Given data:
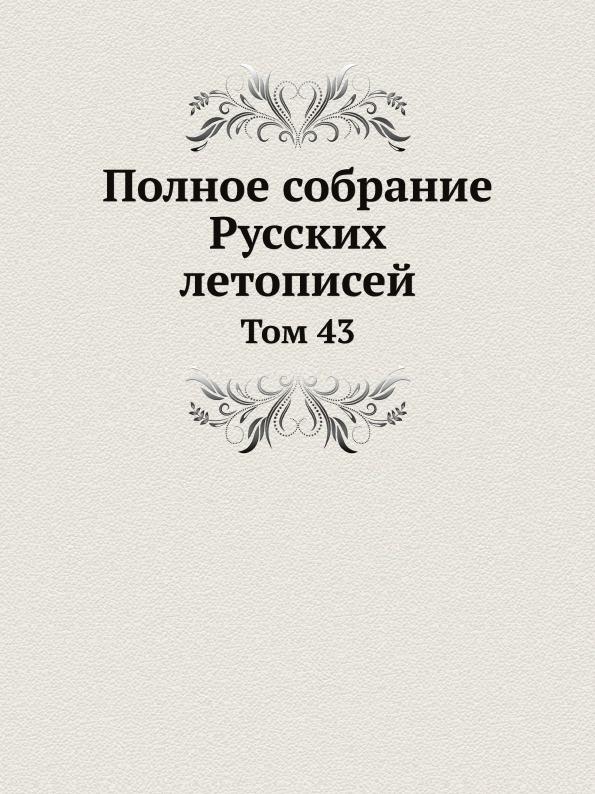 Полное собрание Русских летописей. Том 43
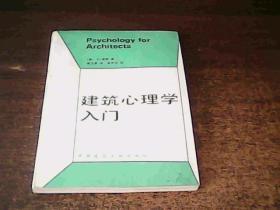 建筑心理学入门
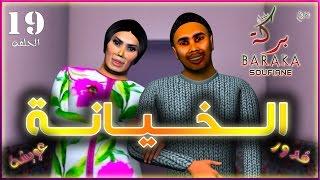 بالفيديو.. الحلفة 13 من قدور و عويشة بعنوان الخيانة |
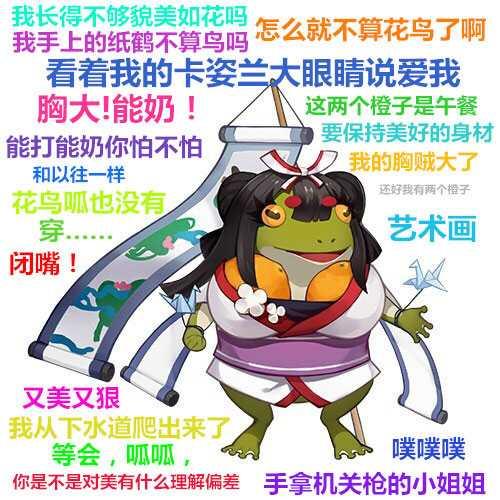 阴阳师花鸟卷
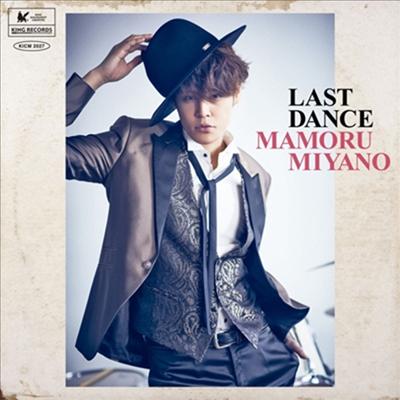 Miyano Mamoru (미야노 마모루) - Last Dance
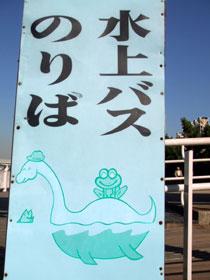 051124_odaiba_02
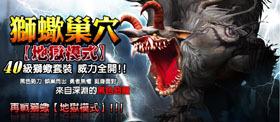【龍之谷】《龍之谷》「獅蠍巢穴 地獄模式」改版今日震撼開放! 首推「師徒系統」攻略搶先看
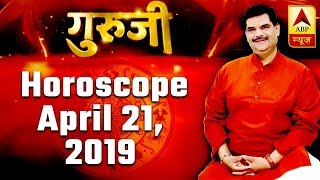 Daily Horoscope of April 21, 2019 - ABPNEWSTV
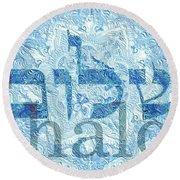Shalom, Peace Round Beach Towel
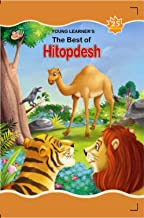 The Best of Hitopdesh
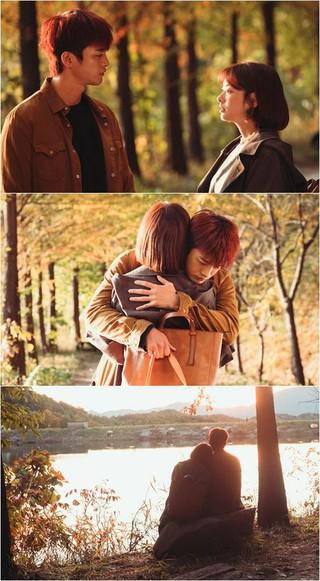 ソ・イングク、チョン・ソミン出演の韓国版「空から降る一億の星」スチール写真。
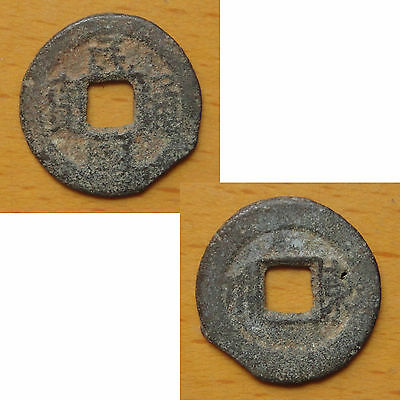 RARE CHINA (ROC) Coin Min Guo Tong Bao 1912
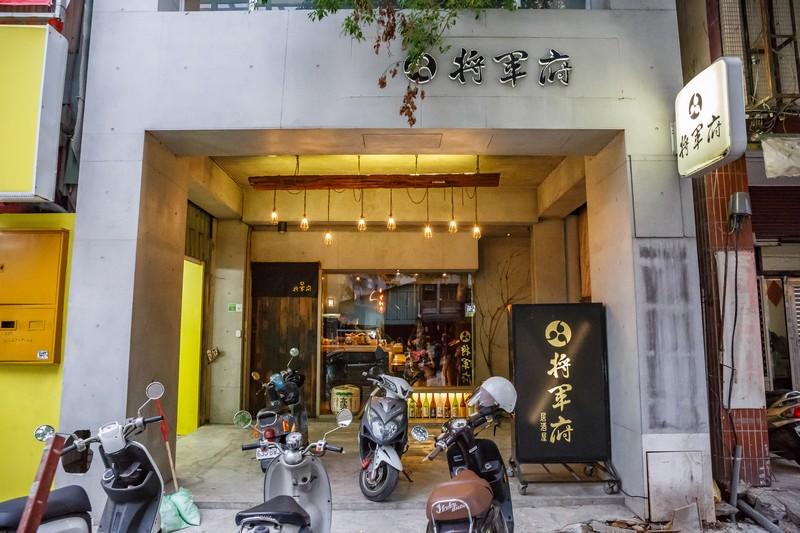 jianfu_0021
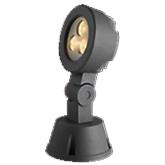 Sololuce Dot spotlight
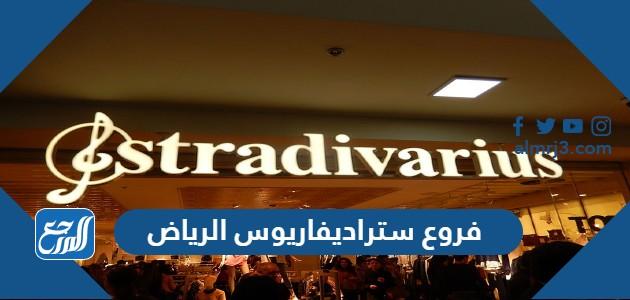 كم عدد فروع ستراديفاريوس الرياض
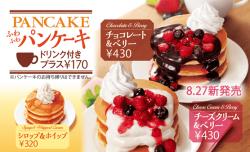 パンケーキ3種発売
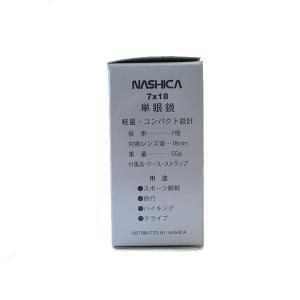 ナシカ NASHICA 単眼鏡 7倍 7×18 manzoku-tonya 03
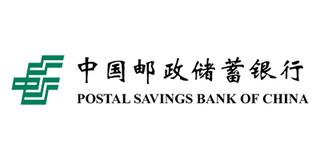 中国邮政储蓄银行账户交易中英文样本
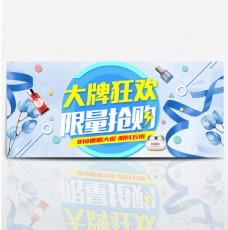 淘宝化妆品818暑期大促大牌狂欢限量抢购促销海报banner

Task directions: Each entry must be retyped word for word, with every image omitted.

Result:
 Полное собрание Русских летописей. Том 43
 建筑心理学入门
 بالفيديو.. الحلفة 13 من قدور و عويشة بعنوان الخيانة |
 阴阳师花鸟卷
 Miyano Mamoru (미야노 마모루) - Last Dance
 051124_odaiba_02
【龍之谷】《龍之谷》「獅蠍巢穴 地獄模式」改版今日震撼開放! 首推「師徒系統」攻略搶先看
 Daily Horoscope of April 21, 2019 - ABPNEWSTV
Shalom, Peace Round Beach Towel
 The Best of Hitopdesh
 ソ・イングク、チョン・ソミン出演の韓国版「空から降る一億の星」スチール写真。
 RARE CHINA (ROC) Coin Min Guo Tong Bao 1912
 jianfu_0021
 Sololuce Dot spotlight
 كم عدد فروع ستراديفاريوس الرياض
 パンケーキ3種発売
 ナシカ NASHICA 単眼鏡 7倍 7×18 manzoku-tonya 03
 中国邮政储蓄银行账户交易中英文样本
 淘宝化妆品818暑期大促大牌狂欢限量抢购促销海报banner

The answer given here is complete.